That much maligned genre of music known as Post-Rock has shipped some heavy criticism in recent years. Mention Post-Rock to most music fan and images of serious young men playing lengthy instrumental pieces with pretentious song titles immediately spring to mind. The bands that have aligned themselves with this genre have done much to promote this stereotypical image by largely adhering closely to the Post-Rock manifesto, almost to the point of parody. Which is a shame really, because scratch beneath the surface, and you will find that some of the most inspiring and exciting music of the last 10 years has emerged from this scene. Bands like Mono, Explosions in the Sky, This Will Destroy You and our own God Is An Astronaut have all produced superb albums that have stood the test of time and done much to promote the notion that Post-Rock has more to offer than the stereotypical image would have us believe.
Canadian post –rockers Godspeed You! Black Emperor can justifiably lay claim to having been the most influential band of the past fifteen years in this genre. From the release of their debut album in 1997 to the announcement of an indefinite hiatus in 2003, GY!BE were right at the vanguard of the Post-Rock movement –their emotional, guitar driven instrumental music with a slight political edge set the benchmark for other bands operating in this field. Although many tried to imitate them, very few bands managed to hit the peaks of intensity they achieved on their seminal album Lift Your Skinny Fists Like Antennas to Heaven. Their reappearance as a live act in 2010 was warmly welcomed, and now with little or no fanfare, they have dropped Allelujah! Don't Bend! Ascend!, their first album release since 2002.

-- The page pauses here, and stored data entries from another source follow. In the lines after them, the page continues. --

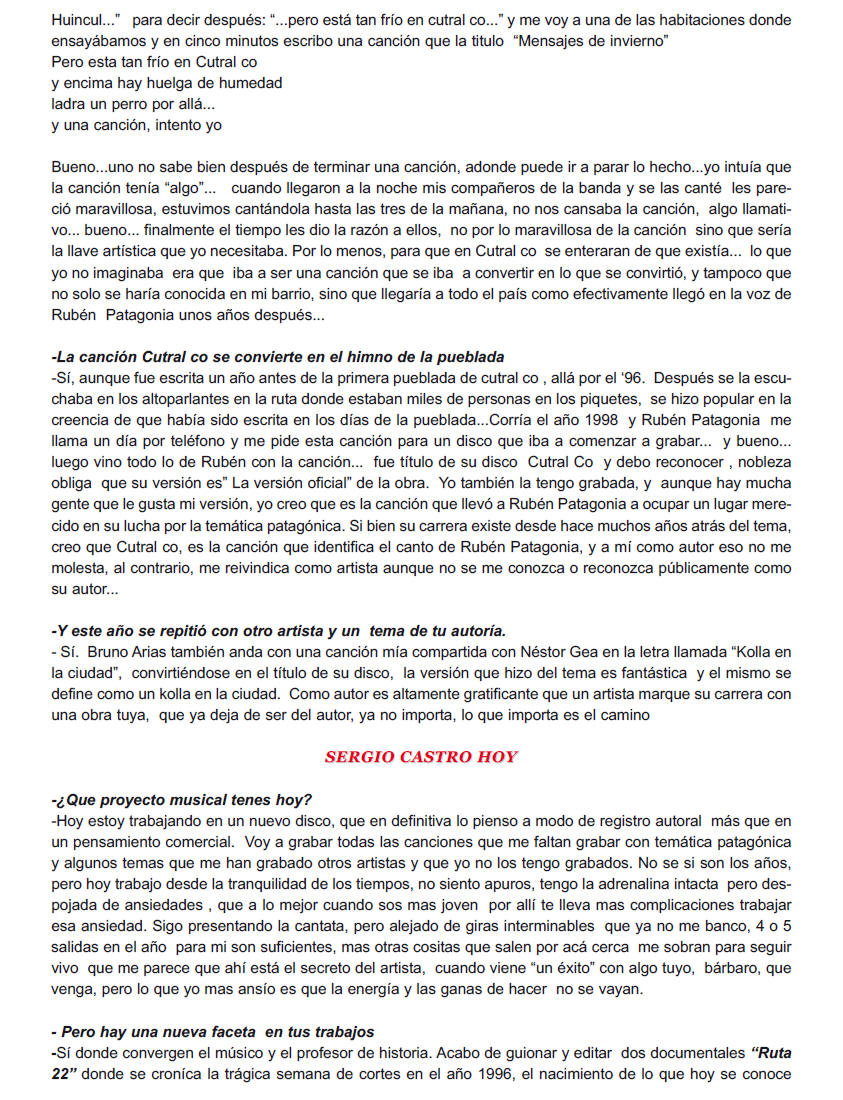 Huincul..." para decir después: "...pero está tan frío en cutral co..." y me voy a una de las habitaciones donde ensayábamos y en cinco minutos escribo una canción que la titulo "Mensajes de invierno"
Pero esta tan frío en Cutral co
y encima hay huelga de humedad
ladra un perro por allá...
y una canción, intento yo

Bueno...uno no sabe bien después de terminar una canción, adonde puede ir a parar lo hecho...yo intuía que la canción tenía "algo"... cuando llegaron a la noche mis compañeros de la banda y se las canté les pareció maravillosa, estuvimos cantándola hasta las tres de la mañana, no nos cansaba la canción, algo llamativo... bueno... finalmente el tiempo les dio la razón a ellos, no por lo maravillosa de la canción sino que sería la llave artística que yo necesitaba. Por lo menos, para que en Cutral co se enteraran de que existía... lo que yo no imaginaba era que iba a ser una canción que se iba a convertir en lo que se convirtió, y tampoco que no solo se haría conocida en mi barrio, sino que llegaría a todo el país como efectivamente llegó en la voz de Rubén Patagonia unos años después...

-La canción Cutral co se convierte en el himno de la pueblada
-Sí, aunque fue escrita un año antes de la primera pueblada de cutral co , allá por el '96. Después se la escuchaba en los altoparlantes en la ruta donde estaban miles de personas en los piquetes, se hizo popular en la creencia de que había sido escrita en los días de la pueblada...Corría el año 1998 y Rubén Patagonia me llama un día por teléfono y me pide esta canción para un disco que iba a comenzar a grabar... y bueno... luego vino todo lo de Rubén con la canción... fue título de su disco Cutral Co y debo reconocer , nobleza obliga que su versión es" La versión oficial" de la obra. Yo también la tengo grabada, y aunque hay mucha gente que le gusta mi versión, yo creo que es la canción que llevó a Rubén Patagonia a ocupar un lugar merecido en su lucha por la temática patagónica. Si bien su carrera existe desde hace muchos años atrás del tema, creo que Cutral co, es la canción que identifica el canto de Rubén Patagonia, y a mí como autor eso no me molesta, al contrario, me reivindica como artista aunque no se me conozca o reconozca públicamente como su autor...

-Y este año se repitió con otro artista y un tema de tu autoría.
- Sí. Bruno Arias también anda con una canción mía compartida con Néstor Gea en la letra llamada "Kolla en la ciudad", convirtiéndose en el título de su disco, la versión que hizo del tema es fantástica y el mismo se define como un kolla en la ciudad. Como autor es altamente gratificante que un artista marque su carrera con una obra tuya, que ya deja de ser del autor, ya no importa, lo que importa es el camino

SERGIO CASTRO HOY

-¿Que proyecto musical tenes hoy?
-Hoy estoy trabajando en un nuevo disco, que en definitiva lo pienso a modo de registro autoral más que en un pensamiento comercial. Voy a grabar todas las canciones que me faltan grabar con temática patagónica y algunos temas que me han grabado otros artistas y que yo no los tengo grabados. No se si son los años, pero hoy trabajo desde la tranquilidad de los tiempos, no siento apuros, tengo la adrenalina intacta pero despojada de ansiedades , que a lo mejor cuando sos mas joven por allí te lleva mas complicaciones trabajar esa ansiedad. Sigo presentando la cantata, pero alejado de giras interminables que ya no me banco, 4 o 5 salidas en el año para mi son suficientes, mas otras cositas que salen por acá cerca me sobran para seguir vivo que me parece que ahí está el secreto del artista, cuando viene "un éxito" con algo tuyo, bárbaro, que venga, pero lo que yo mas ansío es que la energía y las ganas de hacer no se vayan.

- Pero hay una nueva faceta en tus trabajos
-Sí donde convergen el músico y el profesor de historia. Acabo de guionar y editar dos documentales "Ruta 22" donde se cronica la trágica semana de cortes en el año 1996, el nacimiento de lo que hoy se conoce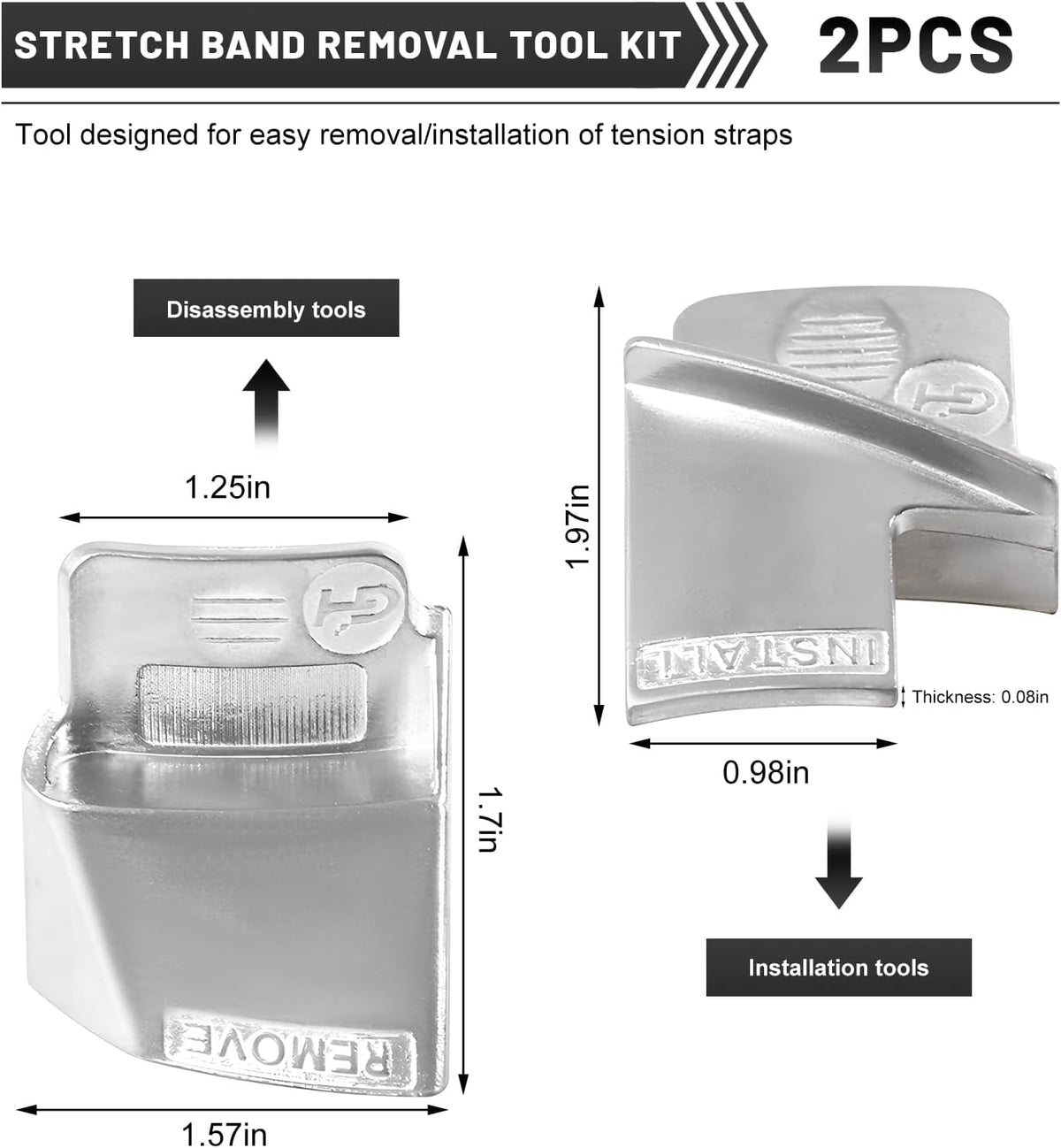 STRETCH BAND REMOVAL TOOL KIT

2PCS

Tool designed for easy removal/installation of tension straps

Disassembly tools

1.25in

1.7in

REMOVE

1.57in

1.97in

INSTALL

Thickness: 0.08in

0.98in

Installation tools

Twenty minute opener ‘Mladic’ immediately blows away any apprehension that GY!BE may have gone soft after such a long break – it is a thrilling, daring and explosive opener building from a low, ominous drone and some sampled voice snippets through a series of staggering peaks and mood shifts.
‘Their Helicopters’Sing’ is the first of two shorter pieces on the album built purely on layered, single note drones –there is not a whole lot else going on here, but it acts as something of a comedown after the exhilarating but exhausting opening track. ‘We Drift Like Worried Fire’ is classic Godspeed You! – a creepy circular riff builds and builds to a number of thrilling crescendos over the course of another twenty minute thrill ride. The album closes with another deeply unlovely eight minute piece of pure drone, but hey, when did GY!BE ever do lovely?
With Allelujah! Don't Bend! Ascend!, Godspeed You! Black Emperor demonstrate why they are held in such high regard and continue to set the standard in a genre that is in danger of becoming stale and unadventurous. While not an unqualified success, Allelujah! Don't Bend! Ascend! is at times magnificent, scary, exciting , infuriating but never less than utterly compelling. A very welcome return.